## WHAT YOU ARE ASKED TO DO
Find every line of the material below that contains the string "list", and copy each of those lines out in full. Treat uppercase and lowercase letters as different.

┏━━

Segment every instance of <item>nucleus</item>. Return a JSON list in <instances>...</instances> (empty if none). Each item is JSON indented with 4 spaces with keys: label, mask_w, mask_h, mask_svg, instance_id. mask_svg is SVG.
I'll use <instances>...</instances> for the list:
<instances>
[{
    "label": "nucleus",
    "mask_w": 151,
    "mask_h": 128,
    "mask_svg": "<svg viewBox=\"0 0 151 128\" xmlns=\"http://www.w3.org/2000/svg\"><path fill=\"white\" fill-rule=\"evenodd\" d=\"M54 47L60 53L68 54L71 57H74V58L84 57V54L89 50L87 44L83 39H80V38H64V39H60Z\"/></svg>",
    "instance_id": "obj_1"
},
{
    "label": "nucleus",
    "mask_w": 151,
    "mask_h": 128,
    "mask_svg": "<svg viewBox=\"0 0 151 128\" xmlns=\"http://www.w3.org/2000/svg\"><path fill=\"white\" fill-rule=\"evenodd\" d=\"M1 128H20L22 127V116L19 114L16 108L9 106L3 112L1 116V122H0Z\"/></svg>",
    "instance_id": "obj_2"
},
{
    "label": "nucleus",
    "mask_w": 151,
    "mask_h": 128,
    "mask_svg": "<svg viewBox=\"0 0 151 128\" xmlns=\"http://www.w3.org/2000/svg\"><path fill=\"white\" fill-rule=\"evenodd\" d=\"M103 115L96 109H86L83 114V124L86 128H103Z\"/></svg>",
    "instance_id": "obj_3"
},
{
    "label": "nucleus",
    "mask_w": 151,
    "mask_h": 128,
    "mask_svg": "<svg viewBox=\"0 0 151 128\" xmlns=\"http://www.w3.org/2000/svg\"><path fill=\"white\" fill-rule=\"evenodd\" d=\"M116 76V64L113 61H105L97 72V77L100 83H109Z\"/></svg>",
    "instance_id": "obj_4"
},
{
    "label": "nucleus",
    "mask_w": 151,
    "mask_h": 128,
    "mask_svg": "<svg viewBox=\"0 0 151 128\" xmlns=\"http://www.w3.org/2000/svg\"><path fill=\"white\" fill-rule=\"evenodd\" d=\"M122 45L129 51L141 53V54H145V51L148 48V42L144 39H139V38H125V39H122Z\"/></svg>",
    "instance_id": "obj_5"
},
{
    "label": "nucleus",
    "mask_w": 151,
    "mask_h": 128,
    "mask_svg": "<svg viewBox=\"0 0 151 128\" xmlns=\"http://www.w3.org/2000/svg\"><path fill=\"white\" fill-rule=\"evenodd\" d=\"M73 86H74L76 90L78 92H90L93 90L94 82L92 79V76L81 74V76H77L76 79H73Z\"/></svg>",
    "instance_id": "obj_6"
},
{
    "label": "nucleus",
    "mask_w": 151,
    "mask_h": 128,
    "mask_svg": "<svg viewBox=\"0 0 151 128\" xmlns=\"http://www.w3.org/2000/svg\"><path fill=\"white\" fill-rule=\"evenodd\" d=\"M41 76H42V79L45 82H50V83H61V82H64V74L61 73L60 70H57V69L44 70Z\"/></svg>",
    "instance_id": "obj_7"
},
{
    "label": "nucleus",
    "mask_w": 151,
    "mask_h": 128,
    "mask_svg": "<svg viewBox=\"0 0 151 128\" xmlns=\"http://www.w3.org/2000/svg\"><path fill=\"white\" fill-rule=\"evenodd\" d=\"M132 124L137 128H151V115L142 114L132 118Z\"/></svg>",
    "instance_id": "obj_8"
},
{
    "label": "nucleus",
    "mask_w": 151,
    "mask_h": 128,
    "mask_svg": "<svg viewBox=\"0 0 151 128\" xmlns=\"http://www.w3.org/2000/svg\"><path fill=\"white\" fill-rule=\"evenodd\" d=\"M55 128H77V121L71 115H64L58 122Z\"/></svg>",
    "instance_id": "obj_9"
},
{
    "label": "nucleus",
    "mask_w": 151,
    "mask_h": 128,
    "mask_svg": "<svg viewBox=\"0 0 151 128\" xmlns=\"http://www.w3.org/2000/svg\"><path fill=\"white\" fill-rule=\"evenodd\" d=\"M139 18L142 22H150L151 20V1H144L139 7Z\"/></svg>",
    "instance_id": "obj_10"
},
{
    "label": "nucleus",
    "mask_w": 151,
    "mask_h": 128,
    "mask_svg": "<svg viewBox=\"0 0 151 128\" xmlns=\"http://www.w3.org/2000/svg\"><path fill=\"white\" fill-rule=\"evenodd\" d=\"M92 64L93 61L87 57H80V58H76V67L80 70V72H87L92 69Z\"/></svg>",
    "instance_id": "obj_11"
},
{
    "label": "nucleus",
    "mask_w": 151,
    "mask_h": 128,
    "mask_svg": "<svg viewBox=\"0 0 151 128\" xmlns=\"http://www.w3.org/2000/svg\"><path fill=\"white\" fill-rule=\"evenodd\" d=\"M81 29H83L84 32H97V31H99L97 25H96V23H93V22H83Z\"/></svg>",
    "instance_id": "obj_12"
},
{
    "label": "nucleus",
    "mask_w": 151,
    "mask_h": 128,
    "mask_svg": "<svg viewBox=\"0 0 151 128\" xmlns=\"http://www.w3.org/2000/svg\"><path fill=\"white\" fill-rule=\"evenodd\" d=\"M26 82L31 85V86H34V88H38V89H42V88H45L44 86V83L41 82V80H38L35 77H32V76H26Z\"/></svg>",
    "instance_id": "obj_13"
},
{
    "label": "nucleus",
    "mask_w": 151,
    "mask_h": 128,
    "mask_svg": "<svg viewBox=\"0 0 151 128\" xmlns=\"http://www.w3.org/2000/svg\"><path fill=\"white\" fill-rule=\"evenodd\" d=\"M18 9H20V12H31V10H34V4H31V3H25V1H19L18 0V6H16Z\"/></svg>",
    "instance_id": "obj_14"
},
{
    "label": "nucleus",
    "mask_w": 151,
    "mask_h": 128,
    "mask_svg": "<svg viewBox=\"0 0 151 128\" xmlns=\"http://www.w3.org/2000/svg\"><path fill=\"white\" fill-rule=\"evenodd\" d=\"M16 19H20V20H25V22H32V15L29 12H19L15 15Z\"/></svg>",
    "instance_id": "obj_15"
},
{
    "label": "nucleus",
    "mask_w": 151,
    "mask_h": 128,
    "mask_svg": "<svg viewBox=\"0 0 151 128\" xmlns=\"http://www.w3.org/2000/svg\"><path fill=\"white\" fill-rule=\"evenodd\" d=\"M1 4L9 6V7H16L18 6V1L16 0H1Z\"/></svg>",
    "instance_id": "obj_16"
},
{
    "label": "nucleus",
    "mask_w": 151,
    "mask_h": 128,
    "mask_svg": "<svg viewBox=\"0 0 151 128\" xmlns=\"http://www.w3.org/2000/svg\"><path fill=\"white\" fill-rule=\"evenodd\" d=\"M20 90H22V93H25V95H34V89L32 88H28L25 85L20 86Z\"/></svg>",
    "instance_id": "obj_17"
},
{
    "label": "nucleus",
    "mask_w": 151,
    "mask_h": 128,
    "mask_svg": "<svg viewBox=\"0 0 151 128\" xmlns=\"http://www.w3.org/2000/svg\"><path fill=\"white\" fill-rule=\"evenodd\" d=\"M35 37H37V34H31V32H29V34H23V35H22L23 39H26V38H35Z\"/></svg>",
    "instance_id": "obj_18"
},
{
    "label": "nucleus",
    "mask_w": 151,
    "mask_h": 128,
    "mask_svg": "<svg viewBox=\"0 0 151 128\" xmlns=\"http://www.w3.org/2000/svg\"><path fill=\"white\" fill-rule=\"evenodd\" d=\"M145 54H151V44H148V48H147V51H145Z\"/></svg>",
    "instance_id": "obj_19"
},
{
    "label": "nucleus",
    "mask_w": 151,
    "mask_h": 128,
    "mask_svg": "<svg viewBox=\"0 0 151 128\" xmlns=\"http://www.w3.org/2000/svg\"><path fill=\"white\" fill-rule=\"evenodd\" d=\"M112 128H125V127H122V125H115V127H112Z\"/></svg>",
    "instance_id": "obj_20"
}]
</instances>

┗━━

## ANSWER TO THE PROBLEM
Segment every instance of <item>nucleus</item>. Return a JSON list in <instances>...</instances> (empty if none). Each item is JSON indented with 4 spaces with keys: label, mask_w, mask_h, mask_svg, instance_id. mask_svg is SVG.
I'll use <instances>...</instances> for the list:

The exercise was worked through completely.